• [Objectives]:
1 - List the numbered headings in the climate text below.
2 - Echo the rows below, starting with the line that contains "Is (x=343, y=319)" and going on through the last line of the rows.

• [Extract to read]:
--- START ---
1. How much is the planet heating up?
First, we have to decide which temperature set to use. There are several. Do we want raw or adjusted numbers?
Second, we have to decide what to do when values are missing. What method do we use to interpolate the values? What is the uncertainly in those measurement?
Third, we must decide how the average is to be calculated. Do we grid the data? Do we use anomalies from a base period? If so, which base period?
After all these decisions are made, we can give an answer. There will be many different answers, depending on what values are used and methodology is used. Which is correct? All of them and none of them. That is the wonder of statistics. All will most likely be increasing in value or remaining more or less level.
Most of the warming since 1950 is due to humans, according to the article. Why 1950? It has been warming since the 1880s or before at rates similar to after 1950. Suddenly, in 1950 humans jumped in and start to raise the temperature? Mostly, as far as is ascertainable, 1950 is used because it fits the theory. The year 1950 fits the theory and the theory shows 1950 is when warming by humans began. That is called “circular reasoning”–using your conclusion to prove your theory. It’s logically invalid. It proves nothing.
2. How much trouble are we in?
None or apocalyptic. It depends entirely on how much faith one puts in the calculations, models and the theory itself. Al Gore made a comment about 4 Hiroshima bombs per second added energy. This would be 2 billion Hiroshima bombs since 1998 if we stop at 2014. One calculation found on the website NoTricksZone shows this amount of energy would raise the temperature of the ocean .024° 1
While Al Gore makes things sound very, very scary, physics says there’s not a reason to panic.
What will the increase mean? No one can say. There’s a lot of “may” “could” “might”. However, when pressed, climate science says it cannot predict local changes. Local changes are what affects people. If those changes are unknown, then we know nothing useful about the future of climate. People live locally, not globally.
We have the ability to move goods everywhere on the planet, so local droughts and floods should not have the devastating effect they had in the past. People can more inland or elsewhere if oceans rise.
Will things change? Of course, whether or not CO2 continues to rise. There is no way to hold the climate level.
3. Is there anything I can do?
A tiny bit, maybe. You can drive a fuel-efficient car, replace your appliances with energy-efficient ones (ONLY when your current one stops working. Otherwise, you’re filling landfills for no reason and requiring more manufacturing of replacement appliances), you have no choice but to use CFL and LED light bulbs (LED’s are BRIGHT! My lamp now points at the ceiling to avoid the extreme brightness.), use water wisely (growing a water-intensive lawn in a drought area is just foolish. Forget the “save the earth” factor). The New York Times says take fewer airline trips. Maybe people should try writing Al Gore and Leonardo DiCaprio and let them know they are NOT helping. Forget carbon offsets. They are pretend accounting that does nothing except serve to advertise how virtuous you think you are. Climate is not affected by displays of virtue.
--- END ---
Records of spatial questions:
--- START ---
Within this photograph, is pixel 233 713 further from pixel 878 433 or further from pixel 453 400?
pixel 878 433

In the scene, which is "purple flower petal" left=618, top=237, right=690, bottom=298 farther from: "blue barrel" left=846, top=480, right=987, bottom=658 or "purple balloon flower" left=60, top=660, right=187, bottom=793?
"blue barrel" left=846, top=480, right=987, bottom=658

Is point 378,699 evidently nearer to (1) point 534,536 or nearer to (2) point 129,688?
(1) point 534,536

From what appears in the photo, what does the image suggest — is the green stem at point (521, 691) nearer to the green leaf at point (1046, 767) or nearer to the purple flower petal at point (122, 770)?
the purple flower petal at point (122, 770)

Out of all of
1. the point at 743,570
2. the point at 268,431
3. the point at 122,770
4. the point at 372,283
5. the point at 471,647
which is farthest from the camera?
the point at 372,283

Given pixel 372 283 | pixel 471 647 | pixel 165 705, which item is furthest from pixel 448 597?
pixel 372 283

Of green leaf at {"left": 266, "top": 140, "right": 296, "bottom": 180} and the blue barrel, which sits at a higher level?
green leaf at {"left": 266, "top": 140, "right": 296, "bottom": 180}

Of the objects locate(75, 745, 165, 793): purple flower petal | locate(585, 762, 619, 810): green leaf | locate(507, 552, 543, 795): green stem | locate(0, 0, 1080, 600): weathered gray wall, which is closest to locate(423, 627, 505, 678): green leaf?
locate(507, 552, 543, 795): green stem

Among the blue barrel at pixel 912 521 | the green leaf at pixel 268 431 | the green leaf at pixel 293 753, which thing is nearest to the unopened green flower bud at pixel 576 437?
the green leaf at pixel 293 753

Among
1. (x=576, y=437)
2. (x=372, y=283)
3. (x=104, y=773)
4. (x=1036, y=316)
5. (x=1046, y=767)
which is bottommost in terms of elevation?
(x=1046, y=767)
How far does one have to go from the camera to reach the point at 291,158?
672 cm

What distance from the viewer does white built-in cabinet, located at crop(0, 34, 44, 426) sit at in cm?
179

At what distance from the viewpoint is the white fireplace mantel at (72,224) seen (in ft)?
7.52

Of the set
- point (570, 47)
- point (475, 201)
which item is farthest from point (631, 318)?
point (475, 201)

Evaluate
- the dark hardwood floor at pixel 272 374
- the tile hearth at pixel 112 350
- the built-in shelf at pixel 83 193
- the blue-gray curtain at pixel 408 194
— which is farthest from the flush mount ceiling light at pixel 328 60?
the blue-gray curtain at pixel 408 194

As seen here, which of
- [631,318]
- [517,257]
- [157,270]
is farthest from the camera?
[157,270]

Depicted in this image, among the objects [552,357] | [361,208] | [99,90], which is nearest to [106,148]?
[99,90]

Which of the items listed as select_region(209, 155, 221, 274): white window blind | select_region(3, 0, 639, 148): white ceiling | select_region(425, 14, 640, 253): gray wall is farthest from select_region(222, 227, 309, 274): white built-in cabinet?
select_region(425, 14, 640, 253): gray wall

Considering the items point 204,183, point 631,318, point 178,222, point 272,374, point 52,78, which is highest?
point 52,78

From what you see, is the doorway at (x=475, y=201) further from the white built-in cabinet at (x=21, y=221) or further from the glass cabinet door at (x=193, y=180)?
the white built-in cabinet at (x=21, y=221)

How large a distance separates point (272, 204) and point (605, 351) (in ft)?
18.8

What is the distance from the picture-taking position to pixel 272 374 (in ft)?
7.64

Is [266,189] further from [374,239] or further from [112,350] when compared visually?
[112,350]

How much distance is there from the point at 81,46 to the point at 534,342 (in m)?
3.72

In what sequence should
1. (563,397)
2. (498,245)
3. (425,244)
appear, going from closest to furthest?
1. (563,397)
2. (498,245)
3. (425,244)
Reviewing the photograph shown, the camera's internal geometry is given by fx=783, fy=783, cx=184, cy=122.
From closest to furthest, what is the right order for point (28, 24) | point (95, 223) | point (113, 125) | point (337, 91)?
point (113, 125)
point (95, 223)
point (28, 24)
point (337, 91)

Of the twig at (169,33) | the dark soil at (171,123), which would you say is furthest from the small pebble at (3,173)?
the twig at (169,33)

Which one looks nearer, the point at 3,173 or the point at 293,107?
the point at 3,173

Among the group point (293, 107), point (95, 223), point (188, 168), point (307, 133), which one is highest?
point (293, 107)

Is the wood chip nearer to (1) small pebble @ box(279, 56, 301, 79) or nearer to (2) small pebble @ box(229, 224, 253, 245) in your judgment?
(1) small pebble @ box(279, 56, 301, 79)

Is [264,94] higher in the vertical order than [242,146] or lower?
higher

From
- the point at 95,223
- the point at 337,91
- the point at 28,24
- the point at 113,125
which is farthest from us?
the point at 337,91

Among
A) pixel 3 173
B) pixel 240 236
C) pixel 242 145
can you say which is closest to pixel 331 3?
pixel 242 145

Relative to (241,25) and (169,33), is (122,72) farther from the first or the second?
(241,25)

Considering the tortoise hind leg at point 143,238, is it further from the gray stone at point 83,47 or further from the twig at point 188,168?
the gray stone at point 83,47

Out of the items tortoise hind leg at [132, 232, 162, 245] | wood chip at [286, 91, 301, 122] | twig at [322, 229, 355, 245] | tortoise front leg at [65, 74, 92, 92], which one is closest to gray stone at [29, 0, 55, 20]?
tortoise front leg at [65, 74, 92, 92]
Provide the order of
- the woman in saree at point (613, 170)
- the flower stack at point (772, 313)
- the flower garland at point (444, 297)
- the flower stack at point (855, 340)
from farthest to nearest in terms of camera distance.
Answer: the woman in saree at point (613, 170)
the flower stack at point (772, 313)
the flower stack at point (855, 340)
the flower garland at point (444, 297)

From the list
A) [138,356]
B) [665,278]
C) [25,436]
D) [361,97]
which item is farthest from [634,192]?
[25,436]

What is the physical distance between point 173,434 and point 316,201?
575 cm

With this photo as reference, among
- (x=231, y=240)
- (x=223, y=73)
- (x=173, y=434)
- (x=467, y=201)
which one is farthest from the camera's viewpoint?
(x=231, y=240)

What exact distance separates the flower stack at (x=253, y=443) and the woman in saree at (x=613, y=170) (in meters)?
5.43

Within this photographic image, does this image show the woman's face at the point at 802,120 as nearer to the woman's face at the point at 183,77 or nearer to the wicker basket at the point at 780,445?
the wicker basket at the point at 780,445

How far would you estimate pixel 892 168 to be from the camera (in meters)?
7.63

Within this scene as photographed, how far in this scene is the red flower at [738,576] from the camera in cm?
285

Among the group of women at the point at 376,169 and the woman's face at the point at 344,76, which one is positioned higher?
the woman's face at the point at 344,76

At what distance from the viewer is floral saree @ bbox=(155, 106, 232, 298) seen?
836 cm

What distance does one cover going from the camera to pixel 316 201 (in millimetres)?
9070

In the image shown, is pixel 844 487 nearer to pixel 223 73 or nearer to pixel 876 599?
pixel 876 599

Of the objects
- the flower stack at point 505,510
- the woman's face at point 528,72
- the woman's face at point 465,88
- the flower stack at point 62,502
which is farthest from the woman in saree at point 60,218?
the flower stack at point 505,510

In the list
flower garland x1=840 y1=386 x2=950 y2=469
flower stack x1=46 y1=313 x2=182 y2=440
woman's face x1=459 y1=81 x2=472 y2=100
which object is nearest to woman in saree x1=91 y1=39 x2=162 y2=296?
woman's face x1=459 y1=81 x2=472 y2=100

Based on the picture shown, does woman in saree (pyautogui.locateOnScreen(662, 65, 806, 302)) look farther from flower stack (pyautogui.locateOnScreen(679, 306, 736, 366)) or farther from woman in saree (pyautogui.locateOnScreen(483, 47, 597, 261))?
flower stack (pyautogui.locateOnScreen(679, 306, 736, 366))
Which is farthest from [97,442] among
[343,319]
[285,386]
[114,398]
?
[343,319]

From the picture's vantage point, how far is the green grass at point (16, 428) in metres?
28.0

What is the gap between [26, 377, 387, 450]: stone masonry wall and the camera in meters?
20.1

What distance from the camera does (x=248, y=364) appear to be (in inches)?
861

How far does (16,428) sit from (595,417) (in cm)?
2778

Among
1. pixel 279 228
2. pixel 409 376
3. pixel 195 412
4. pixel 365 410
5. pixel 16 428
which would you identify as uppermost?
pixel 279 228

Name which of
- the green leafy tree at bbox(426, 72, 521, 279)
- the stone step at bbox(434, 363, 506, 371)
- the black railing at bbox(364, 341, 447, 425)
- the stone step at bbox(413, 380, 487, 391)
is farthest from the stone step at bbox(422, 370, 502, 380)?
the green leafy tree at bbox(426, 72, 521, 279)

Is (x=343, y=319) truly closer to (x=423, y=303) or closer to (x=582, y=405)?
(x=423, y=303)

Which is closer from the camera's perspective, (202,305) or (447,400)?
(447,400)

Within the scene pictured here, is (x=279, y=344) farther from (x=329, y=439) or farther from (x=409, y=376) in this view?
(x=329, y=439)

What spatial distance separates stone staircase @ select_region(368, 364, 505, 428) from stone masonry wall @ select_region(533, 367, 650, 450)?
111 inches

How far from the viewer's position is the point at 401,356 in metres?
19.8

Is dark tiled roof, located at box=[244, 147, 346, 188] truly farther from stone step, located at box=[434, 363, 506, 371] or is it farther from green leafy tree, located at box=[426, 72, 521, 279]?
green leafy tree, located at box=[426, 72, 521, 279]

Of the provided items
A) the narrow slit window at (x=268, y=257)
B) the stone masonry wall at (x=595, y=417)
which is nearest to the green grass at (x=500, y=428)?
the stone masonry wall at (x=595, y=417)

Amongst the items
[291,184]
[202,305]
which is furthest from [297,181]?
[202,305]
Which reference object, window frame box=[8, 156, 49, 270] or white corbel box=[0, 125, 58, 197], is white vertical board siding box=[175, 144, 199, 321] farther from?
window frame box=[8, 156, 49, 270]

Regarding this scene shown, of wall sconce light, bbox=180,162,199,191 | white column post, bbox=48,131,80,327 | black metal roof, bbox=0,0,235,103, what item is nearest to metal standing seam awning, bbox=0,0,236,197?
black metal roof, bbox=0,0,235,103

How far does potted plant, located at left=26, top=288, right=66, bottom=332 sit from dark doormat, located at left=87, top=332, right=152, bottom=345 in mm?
--- END ---
• [Answers per task]:
1 -
1. How much is the planet heating up?
2. How much trouble are we in?
3. Is there anything I can do?

2 -
Is (x=343, y=319) truly closer to (x=423, y=303) or closer to (x=582, y=405)?
(x=423, y=303)

Which is closer from the camera's perspective, (202,305) or (447,400)?
(447,400)

Within the scene pictured here, is (x=279, y=344) farther from (x=329, y=439) or farther from (x=409, y=376) in this view?
(x=329, y=439)

What spatial distance separates stone staircase @ select_region(368, 364, 505, 428) from stone masonry wall @ select_region(533, 367, 650, 450)?
111 inches

How far from the viewer's position is the point at 401,356 in metres?
19.8

Is dark tiled roof, located at box=[244, 147, 346, 188] truly farther from stone step, located at box=[434, 363, 506, 371] or is it farther from green leafy tree, located at box=[426, 72, 521, 279]?
green leafy tree, located at box=[426, 72, 521, 279]

Of the provided items
A) the narrow slit window at (x=268, y=257)
B) the stone masonry wall at (x=595, y=417)
which is nearest to the green grass at (x=500, y=428)?
the stone masonry wall at (x=595, y=417)

Amongst the items
[291,184]
[202,305]
which is furthest from [297,181]?
[202,305]
Which reference object, window frame box=[8, 156, 49, 270] or white corbel box=[0, 125, 58, 197], is white vertical board siding box=[175, 144, 199, 321] farther from?
window frame box=[8, 156, 49, 270]

Regarding this scene shown, of wall sconce light, bbox=180,162,199,191 | white column post, bbox=48,131,80,327 | black metal roof, bbox=0,0,235,103, what item is nearest to metal standing seam awning, bbox=0,0,236,197?
black metal roof, bbox=0,0,235,103

How far does potted plant, located at left=26, top=288, right=66, bottom=332 sit from dark doormat, located at left=87, top=332, right=152, bottom=345 in mm?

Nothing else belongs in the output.